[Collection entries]
________________
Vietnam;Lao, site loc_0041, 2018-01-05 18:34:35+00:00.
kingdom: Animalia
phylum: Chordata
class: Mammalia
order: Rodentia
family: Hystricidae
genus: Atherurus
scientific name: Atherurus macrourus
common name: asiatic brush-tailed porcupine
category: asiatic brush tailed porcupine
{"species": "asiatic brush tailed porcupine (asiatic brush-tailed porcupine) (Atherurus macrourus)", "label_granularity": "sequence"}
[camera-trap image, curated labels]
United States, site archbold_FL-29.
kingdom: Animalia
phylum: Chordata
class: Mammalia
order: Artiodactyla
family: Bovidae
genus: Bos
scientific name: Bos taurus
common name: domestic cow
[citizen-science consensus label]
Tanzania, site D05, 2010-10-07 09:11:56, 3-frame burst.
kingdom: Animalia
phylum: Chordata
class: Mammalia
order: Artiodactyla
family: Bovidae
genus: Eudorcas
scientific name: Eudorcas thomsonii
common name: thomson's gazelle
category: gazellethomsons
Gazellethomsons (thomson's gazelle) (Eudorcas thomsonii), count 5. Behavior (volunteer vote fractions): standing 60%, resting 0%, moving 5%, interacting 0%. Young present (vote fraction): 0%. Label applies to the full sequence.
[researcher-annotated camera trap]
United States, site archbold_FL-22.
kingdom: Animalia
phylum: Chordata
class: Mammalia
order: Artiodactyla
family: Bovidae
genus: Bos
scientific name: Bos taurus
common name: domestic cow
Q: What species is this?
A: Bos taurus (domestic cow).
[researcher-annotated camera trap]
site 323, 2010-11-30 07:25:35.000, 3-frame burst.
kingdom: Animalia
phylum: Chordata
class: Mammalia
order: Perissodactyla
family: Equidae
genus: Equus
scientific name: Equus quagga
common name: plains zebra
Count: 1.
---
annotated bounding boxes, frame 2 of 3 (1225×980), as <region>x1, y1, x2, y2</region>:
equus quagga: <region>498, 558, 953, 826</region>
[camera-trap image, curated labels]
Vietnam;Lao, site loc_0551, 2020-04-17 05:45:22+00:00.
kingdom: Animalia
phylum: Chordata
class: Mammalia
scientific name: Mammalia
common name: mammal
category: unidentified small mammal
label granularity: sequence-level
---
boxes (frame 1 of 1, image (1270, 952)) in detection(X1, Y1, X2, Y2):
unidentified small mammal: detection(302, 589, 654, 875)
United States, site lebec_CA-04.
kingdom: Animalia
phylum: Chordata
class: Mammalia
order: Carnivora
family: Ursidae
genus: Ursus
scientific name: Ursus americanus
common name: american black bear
________________
◆ Task requirements: Retype every entry without changing anything.

◆ Exercise solution:
Vietnam;Lao, site loc_0041, 2018-01-05 18:34:35+00:00.
kingdom: Animalia
phylum: Chordata
class: Mammalia
order: Rodentia
family: Hystricidae
genus: Atherurus
scientific name: Atherurus macrourus
common name: asiatic brush-tailed porcupine
category: asiatic brush tailed porcupine
{"species": "asiatic brush tailed porcupine (asiatic brush-tailed porcupine) (Atherurus macrourus)", "label_granularity": "sequence"}
[camera-trap image, curated labels]
United States, site archbold_FL-29.
kingdom: Animalia
phylum: Chordata
class: Mammalia
order: Artiodactyla
family: Bovidae
genus: Bos
scientific name: Bos taurus
common name: domestic cow
[citizen-science consensus label]
Tanzania, site D05, 2010-10-07 09:11:56, 3-frame burst.
kingdom: Animalia
phylum: Chordata
class: Mammalia
order: Artiodactyla
family: Bovidae
genus: Eudorcas
scientific name: Eudorcas thomsonii
common name: thomson's gazelle
category: gazellethomsons
Gazellethomsons (thomson's gazelle) (Eudorcas thomsonii), count 5. Behavior (volunteer vote fractions): standing 60%, resting 0%, moving 5%, interacting 0%. Young present (vote fraction): 0%. Label applies to the full sequence.
[researcher-annotated camera trap]
United States, site archbold_FL-22.
kingdom: Animalia
phylum: Chordata
class: Mammalia
order: Artiodactyla
family: Bovidae
genus: Bos
scientific name: Bos taurus
common name: domestic cow
Q: What species is this?
A: Bos taurus (domestic cow).
[researcher-annotated camera trap]
site 323, 2010-11-30 07:25:35.000, 3-frame burst.
kingdom: Animalia
phylum: Chordata
class: Mammalia
order: Perissodactyla
family: Equidae
genus: Equus
scientific name: Equus quagga
common name: plains zebra
Count: 1.
---
annotated bounding boxes, frame 2 of 3 (1225×980), as <region>x1, y1, x2, y2</region>:
equus quagga: <region>498, 558, 953, 826</region>
[camera-trap image, curated labels]
Vietnam;Lao, site loc_0551, 2020-04-17 05:45:22+00:00.
kingdom: Animalia
phylum: Chordata
class: Mammalia
scientific name: Mammalia
common name: mammal
category: unidentified small mammal
label granularity: sequence-level
---
boxes (frame 1 of 1, image (1270, 952)) in detection(X1, Y1, X2, Y2):
unidentified small mammal: detection(302, 589, 654, 875)
United States, site lebec_CA-04.
kingdom: Animalia
phylum: Chordata
class: Mammalia
order: Carnivora
family: Ursidae
genus: Ursus
scientific name: Ursus americanus
common name: american black bear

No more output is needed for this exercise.